-- START --
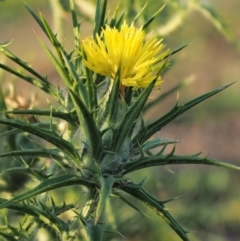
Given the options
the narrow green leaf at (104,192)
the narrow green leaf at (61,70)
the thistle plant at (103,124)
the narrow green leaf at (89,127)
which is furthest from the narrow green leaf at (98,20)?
-- END --
• WORK REQUIRED
Rewrite the text of all the records, replacing "narrow green leaf" with "thin green leaf" everywhere and keeping everything else the same. Leave the pictures out of your answer.

• EXERCISE RESPONSE
Given the options
the thin green leaf at (104,192)
the thin green leaf at (61,70)
the thistle plant at (103,124)
the thin green leaf at (89,127)
which is furthest from the thin green leaf at (98,20)?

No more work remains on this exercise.